Artis Arie Untung mengumandangkan azan untuk mendiang ayahnya, H. Untung Rumekso, yang berpulang di usia 86 tahun pada Sabtu (18/7/2026). Prosesi pemakaman digelar hari yang sama di TPU Kandang, wilayah Jakarta Selatan.
Bagi Arie, azan itu bukan sekadar rangkaian upacara. Ia memaknainya sebagai bakti terakhir sekaligus pembalikan peran: dulu sang ayah yang mengajarinya azan, kini ia yang menuntun perpisahan spiritual.
Dari guru azan menjadi yang diantar
Di lokasi pemakaman, Arie menuturkan hubungan emosional yang membuat suaranya sulit stabil. Ia mengingat sosok yang pertama kali mengenalkannya pada azan dan pada kehidupan.
“Ini orang yang ajarin saya azan dulu. Orangnya yang ajarin saya mengenal dunia, nah sekarang saya ajarin beliau mengenal dunia yang baru,” kata Arie kepada wartawan di area pemakaman.
Pernyataan itu menempatkan momen azan sebagai simbol penutup siklus ayah-anak.
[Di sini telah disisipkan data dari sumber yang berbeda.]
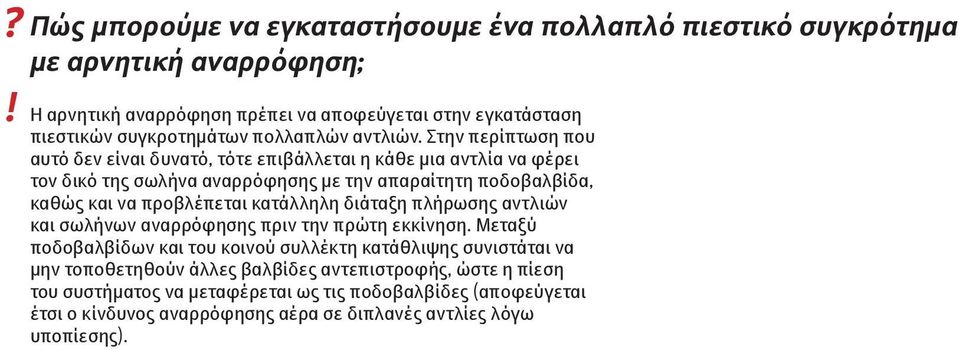 ? Πώς μπορούμε να εγκαταστήσουμε ένα πολλαπλό πιεστικό συγκρότημα με αρνητική αναρρόφηση;

! Η αρνητική αναρρόφηση πρέπει να αποφεύγεται στην εγκατάσταση πιεστικών συγκροτημάτων πολλαπλών αντλιών. Στην περίπτωση που αυτό δεν είναι δυνατό, τότε επιβάλλεται η κάθε μια αντλία να φέρει τον δικό της σωλήνα αναρρόφησης με την απαραίτητη ποδοβαλβίδα, καθώς και να προβλέπεται κατάλληλη διάταξη πλήρωσης αντλιών και σωλήνων αναρρόφησης πριν την πρώτη εκκίνηση. Μεταξύ ποδοβαλβίδων και του κοινού συλλέκτη κατάθλιψης συνιστάται να μην τοποθετηθούν άλλες βαλβίδες αντεπιστροφής, ώστε η πίεση του συστήματος να μεταφέρεται ως τις ποδοβαλβίδες (αποφεύγεται έτσι ο κίνδυνος αναρρόφησης αέρα σε διπλανές αντλίες λόγω υποπίεσης).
Pantauan Optimaise News, penekanan pada “mengajar dunia baru” menjadi sudut paling personal dari perpisahan tersebut.
Suara bergetar tahan tangis di bakti terakhir

Arie mengakui perasaannya luluh saat berdiri di depan jenazah. Meski begitu, ia memilih menyelesaikan azan sebagai bentuk penghormatan akhir.
“Kayak gimana ya rasanya, kita coba berbakti terakhirlah gitu sebelum akhirnya berpisah gitu sama beliau. Hancur banget sih rasanya tapi ya sudah, memang itu yang terbaik buat dia,” ujarnya.
Adegan semacam ini sering disandingkan publik dengan viral momen haru sejenis di media sosial, ketika azan di ruang duka memicu empati luas. Bedanya, di sini yang bersuara adalah anak kandung yang sudah dewasa, bukan anak kecil, dan fokusnya pada balas jasa kepada sosok yang dipanggil keluarga dengan sebutan Pukung.
Fenita minta keluarga lepas tanpa membebani
Fenita Arie mendampingi suaminya di pemakaman. Ia menekankan pentingnya ikhlas agar arwah mendiang tidak terasa dibebani oleh penolakan keluarga.
“Sayang kita harus ikhlas apapun itu, pokoknya lepasin aja jangan diberat supaya Pukung juga nggak berat,” kata Fenita.
Pesan itu memperluas narasi duka dari Arie sendiri ke sikap keluarga inti. Optimaise News mencatat, pendekatan Fenita lebih ke pelembutan rasa, bukan menahan air mata secara paksa.
Permintaan doa dan maaf untuk Pukung
Selain bakti lewat azan, Arie membuka ruang doa dari siapa saja yang pernah berinteraksi dengan mendiang. Ia juga meminta keikhlasan bila sempat ada salah di masa lalu.
“Ya teman-teman semua minta doanya kalau pernah kenal sama Pukung dan pernah buat salah ya mohon diikhlaskan. Semoga beliau husnul khatimah, amin, ditempatkan di jannah bersama orang bertakwa,” katanya.
Jenazah dimakamkan pada hari yang sama dengan tanggal wafat. Nama lengkap mendiang tercatat sebagai H. Untung Rumekso.
FAQ
Siapa yang mengumandangkan azan di pemakaman?
Arie Untung sendiri yang mengumandangkan azan untuk ayahnya di prosesi pemakaman.
Kapan dan di mana pemakaman digelar?
Sabtu, 18 Juli 2026, di TPU Kandang, Jakarta Selatan, pada hari yang sama ayahnya berpulang.
Berapa usia mendiang H. Untung Rumekso?
Beliau berpulang di usia 86 tahun.
Apa yang diminta Arie dan Fenita dari publik?
Arie meminta doa husnul khatimah serta keikhlasan; Fenita menekankan keluarga harus melepaskan agar Pukung tidak terasa berat.